There are two excellent papers in the August edition of Emerging Infectious Diseases (open access) about influenza that suggest alternative (or parallel) ways of dealing with an influenza pandemic (note: by "alternative", I don't mean woo). The standard response that is typically discussed is an influenza vaccine--and I've mentioned before how important it is to increase our influenza vaccination surge capacity (not only is it good for dealing with a pandemic, but could serve as a source of vaccine production against the annual epidemic).
There's a problem with this strategy.
We can't be certain what the type of influenza that will lead to an epidemic will be. In other words, we're playing catch-up with a very short clock. After we identify an epidemic strain, it will take at weeks, if not several months, to begin vaccine production. Even if the U.S. were to hoard its vaccine supplies, it would take months to cover a significant fraction of the population.

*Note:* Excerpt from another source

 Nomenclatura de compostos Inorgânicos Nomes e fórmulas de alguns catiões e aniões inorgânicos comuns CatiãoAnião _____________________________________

However, there is something that we do know will happen if there is an epidemic: many, if not most, influenza patients will die, not from the virus itself, but from the secondary bacterial infection--and most of these infections will be caused by Streptococcus pneumoniae for which there is a highly effective vaccine, even against serotypes not included in the vaccine.
So that's the punchline, now to the papers. I'll focus on the Brundage and Shanks paper, which is a historical review of the 1918-1919 pandemic. The authors note:
The findings of sharply different clinical courses and outcomes in subgroups of infected persons of similar ages, sociocultural circumstances, and prior health states belie the importance of host immune intensity and cardiac stroke volume as the definitive determinants of clinical outcomes after infection. Undoubtedly, factors other than the inherent virulence of the virus or the robustness of the host's immune response affected the clinical expressions of influenza infections. In his classic review, E.O. Jordan concluded that "one of the chief reasons for the great variation in case-fatality in different groups is undoubtedly the nature and relative abundance of secondary invaders ... The excessively high mortality in certain army camps, on certain transports and in particular hospitals or barracks seems most readily explicable in this way"
What's interesting (in a kind of horrific way) is the mechanism by which the 1918 strain led to bacterial infection; this is from a review published in 1927 (italics mine):
"(1) The influenza virus weakens the resistant power of the pulmonary tissues so that various bacteria are able to play the role of secondary invaders; (2) the precise nature of the secondary--and tertiary--invaders is largely a matter of accident, dependent on the occurrence of particular bacteria in the respiratory tract of persons at the time of infection, and in the case of group outbreaks, on their occurrence in contacts; (3) the character of the resulting pneumonia, clinical and pathologic, is largely determined by the nature of the secondary invaders, whether Pfeiffer bacillus, streptococcus, pneumococcus, or other organisms; (4) there seems little doubt that the influenza virus, besides depressing the general pulmonary resistance, also acts directly on the pulmonary tissues, causing capillary necrosis, edema, and hemorrhage; (5) it seems to be true, therefore, that the fatal outcome of influenza pneumonia is determined partly by the degree to which the influenza virus depresses local and general pulmonary resistance, and partly by the virulence and nature of the bacteria which invade the tissues in the wake of the specific virus."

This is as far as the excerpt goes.